# EXTRACT
┄┄┄┄┄┄┄┄┄┄┄┄┄┄┄┄┄┄┄┄
I knew I wanted to make stories since I understood that stories existed. Like, in reception class I already knew I wanted to write. I was a pretty confident reader and I just saw this vast magical ocean of making up cool stuff stretching before me. Writers are supposed to have great imaginations but I decided, at 4, ‘I want to write’ and I never had the wit to think up an alternative.

 

I hope I can sound a note of caution here without coming off like a handwringing pedant: I do think it’s wise to be careful about the distinction between writing the act, and ‘writer’ the identity. ‘Being an author’ makes it such a global thing. It’s – in my humble opinion – very dangerous to make writing too much about your actual identity. Because if you struggle with it at some point, or get blocked, or people don’t like your work – well, it can feel like you’re coming apart. Thinking of yourself as a writer is to constrain your humanity.

 

Let’s not be authors. Being a human is so much more interesting.

 

Stand up poetry seems a particularly scary way to share your work, one where the audience's feedback is instant and inescapable. Obviously, having several award winning shows, your performances were very successful but how did you deal with the fear of sharing your work in that way for the first time and do you think that experience shaped your later writing?
┄┄┄┄┄┄┄┄┄┄┄┄┄┄┄┄┄┄┄┄
# EXERCISE TASKS
a) Summarize the interview excerpt in two sentences.
b) Answer these questions from the interview excerpt:
(i) At what age did the speaker decide to write?
(ii) What distinction does the speaker advise being careful about?
(iii) What makes stand up poetry seem a particularly scary way to share work?
c) Return the part of the interview excerpt that begins at the words "Let’s not be" and stops after "your later writing?".
The data that follow come from a separate source.

# DATASET ENTRIES
┄┄┄┄┄┄┄┄┄┄┄┄┄┄┄┄┄┄┄┄
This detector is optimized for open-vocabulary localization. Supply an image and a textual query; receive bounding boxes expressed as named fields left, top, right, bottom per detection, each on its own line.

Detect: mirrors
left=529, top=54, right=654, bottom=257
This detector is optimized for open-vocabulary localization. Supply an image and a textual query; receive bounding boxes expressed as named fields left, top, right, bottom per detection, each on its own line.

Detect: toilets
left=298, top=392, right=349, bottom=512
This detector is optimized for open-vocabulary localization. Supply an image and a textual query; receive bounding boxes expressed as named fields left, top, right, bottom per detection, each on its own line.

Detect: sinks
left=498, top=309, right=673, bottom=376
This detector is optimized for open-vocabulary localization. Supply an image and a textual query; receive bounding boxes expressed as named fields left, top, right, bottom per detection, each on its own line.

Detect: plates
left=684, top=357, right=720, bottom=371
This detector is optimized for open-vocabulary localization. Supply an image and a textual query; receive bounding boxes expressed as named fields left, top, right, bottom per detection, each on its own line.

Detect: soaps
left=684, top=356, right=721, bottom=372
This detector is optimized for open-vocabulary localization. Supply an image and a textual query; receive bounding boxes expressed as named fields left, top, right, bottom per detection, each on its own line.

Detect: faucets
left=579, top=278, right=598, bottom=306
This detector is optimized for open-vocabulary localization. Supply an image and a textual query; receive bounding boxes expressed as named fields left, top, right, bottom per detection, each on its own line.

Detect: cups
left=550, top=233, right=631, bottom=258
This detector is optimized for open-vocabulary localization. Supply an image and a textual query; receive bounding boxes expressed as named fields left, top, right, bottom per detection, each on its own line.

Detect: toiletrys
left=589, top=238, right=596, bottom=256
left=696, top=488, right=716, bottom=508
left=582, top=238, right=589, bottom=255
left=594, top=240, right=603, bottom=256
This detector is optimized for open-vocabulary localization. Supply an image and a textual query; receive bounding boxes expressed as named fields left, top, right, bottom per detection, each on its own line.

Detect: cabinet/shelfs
┄┄┄┄┄┄┄┄┄┄┄┄┄┄┄┄┄┄┄┄
# EXPECTED RESPONSES
a) The speaker decided at age four, in reception class, to write, and saw making up stories as a vast magical ocean. The speaker warns against turning "writer" from an act into an identity, because struggles, blocks or a poor reception could then feel like coming apart, and holds that being a human is more interesting than being an author.

b)
(i) At 4.
(ii) The distinction between writing the act and "writer" the identity.
(iii) The audience's feedback is instant and inescapable.

c)
Let’s not be authors. Being a human is so much more interesting.

 

Stand up poetry seems a particularly scary way to share your work, one where the audience's feedback is instant and inescapable. Obviously, having several award winning shows, your performances were very successful but how did you deal with the fear of sharing your work in that way for the first time and do you think that experience shaped your later writing?